Personal information
- Born: 23 February 1969 (age 57) Šiauliai, Lithuania

Chess career
- Country: Lithuania
- Title: Woman International Master (2003)
- Peak rating: 2244 (January 2005)

= Renata Turauskienė =

Lithuanian chess player (born 1969)

Renata Turauskienė (née Domkutė, born 23 February 1969) is a Lithuanian chess player who holds the title of Woman International Master (WIM, 2003). She is two times winner of Lithuanian Women's Chess Championship (1988, 2001).

== Biography ==
From the late 1980s to the early 2000s, Renate was one of the strongest female chess players in Lithuania.
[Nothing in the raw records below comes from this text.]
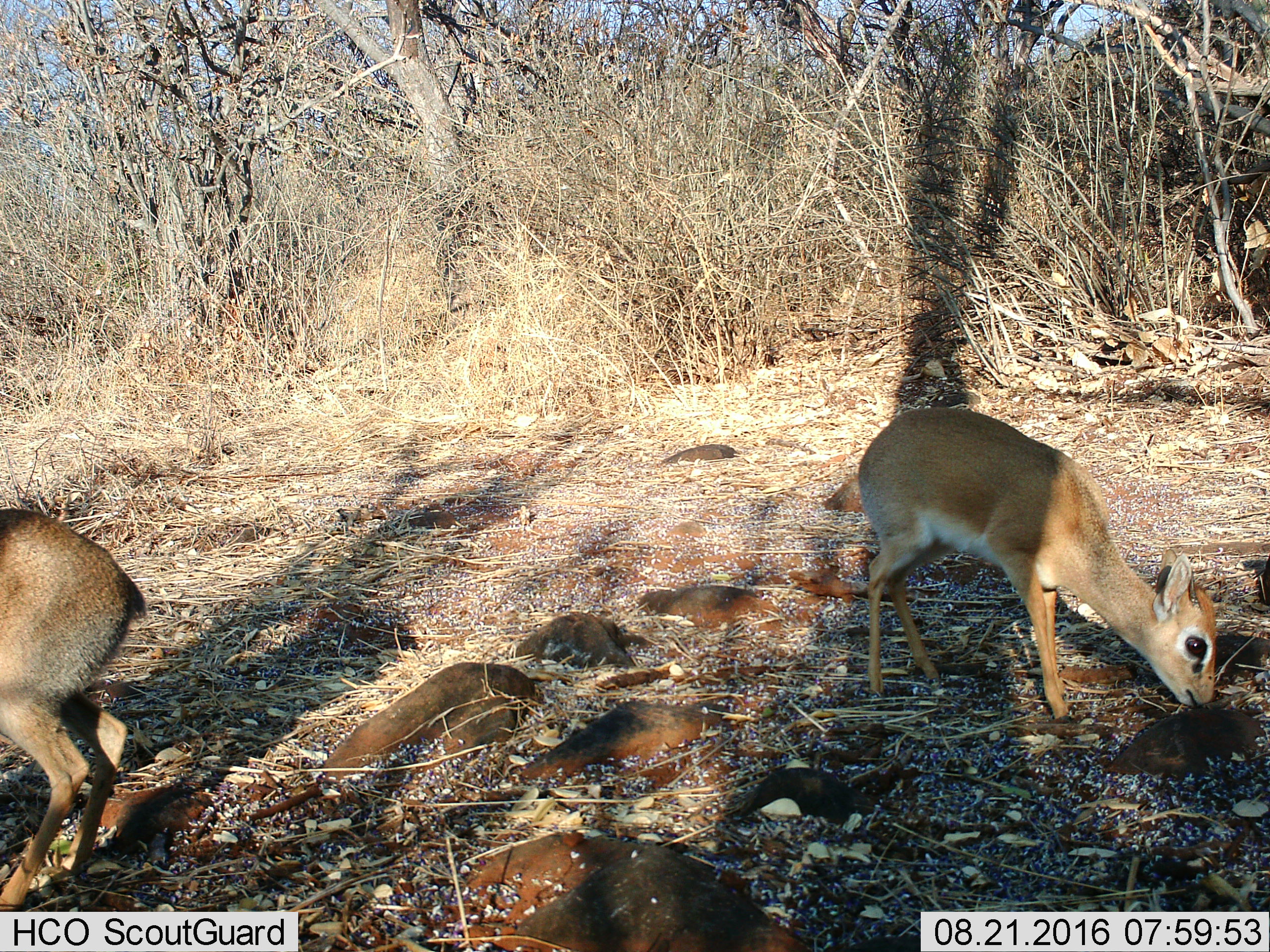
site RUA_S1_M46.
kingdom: Animalia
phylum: Chordata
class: Mammalia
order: Artiodactyla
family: Bovidae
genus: Madoqua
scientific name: Madoqua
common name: dik-dik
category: dikdik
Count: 2.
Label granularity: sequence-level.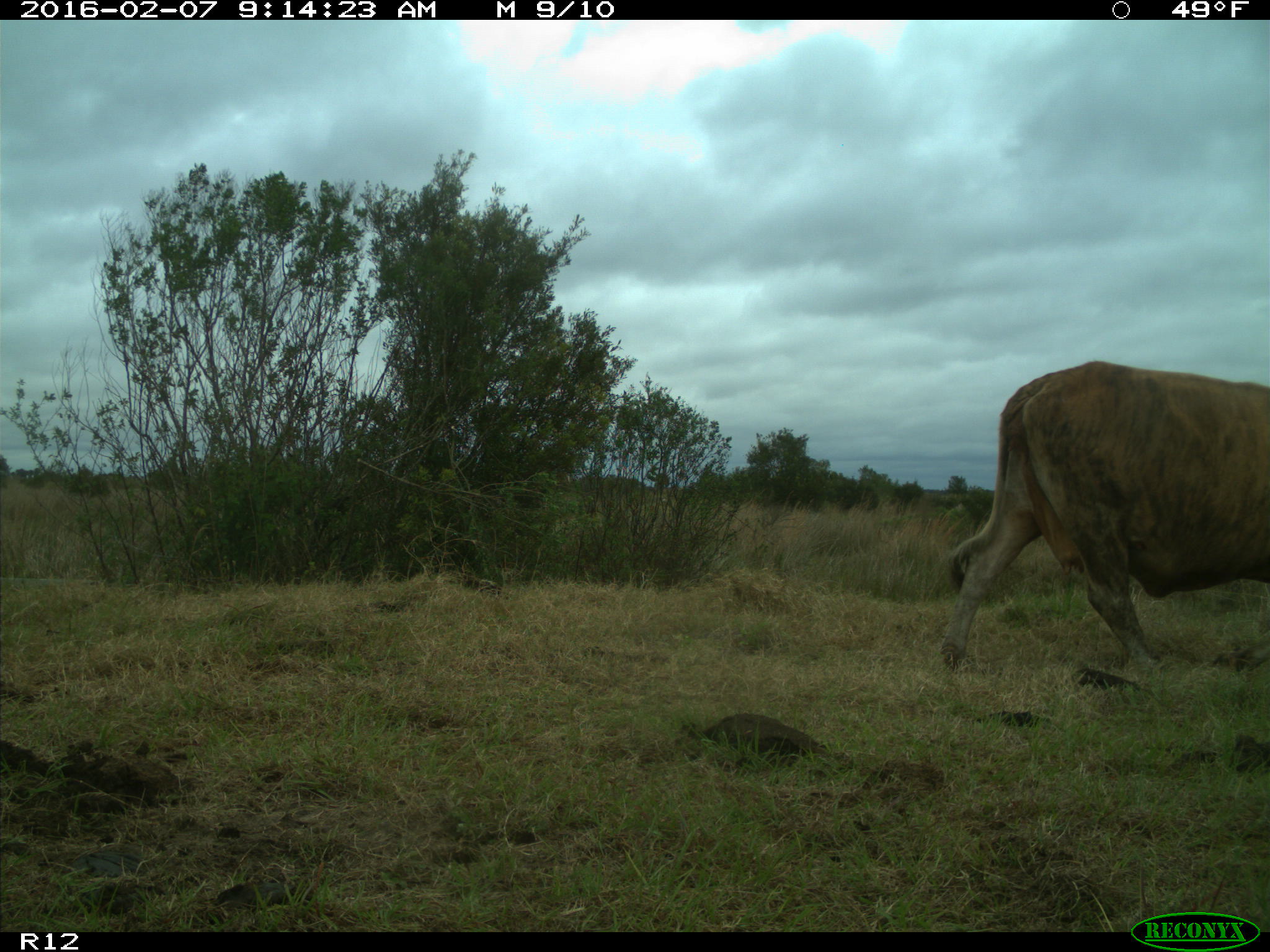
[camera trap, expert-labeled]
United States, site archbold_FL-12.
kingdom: Animalia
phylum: Chordata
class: Mammalia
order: Artiodactyla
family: Bovidae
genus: Bos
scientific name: Bos taurus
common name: domestic cow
She is multiple medalist of the Lithuanian Women's Chess Championships, in which she won twice (1988, 2001) and was runner-up three times (1989, 2002, 2003).

In 1989 Renate participated in the final of the USSR Women's Chess Championship in Volzhsky.

Renata Turauskienė played for Lithuania in the Women's Chess Olympiads:
- In 1992, at second board in the 30th Chess Olympiad (women) in Manila (+4, =2, -5),
- In 2002, at first board in the 35th Chess Olympiad (women) in Bled (+3, =5, -3).

Renata Turauskienė played for Lithuania in the European Women's Team Chess Championships:
- In 2003, at second board in the 5th European Team Chess Championship (women) in Plovdiv (+3, =3, -3).

Also Renata Turauskienė known as a chess trainer. She was the first coach of the International Master (IM) and Woman Grandmaster (WG) Deimantė Cornette and other Šiauliai chess players.

Her oldest sister is Lithuanian chess master Vilma Paulauskienė who won Lithuanian Women's Chess Championship in 1990.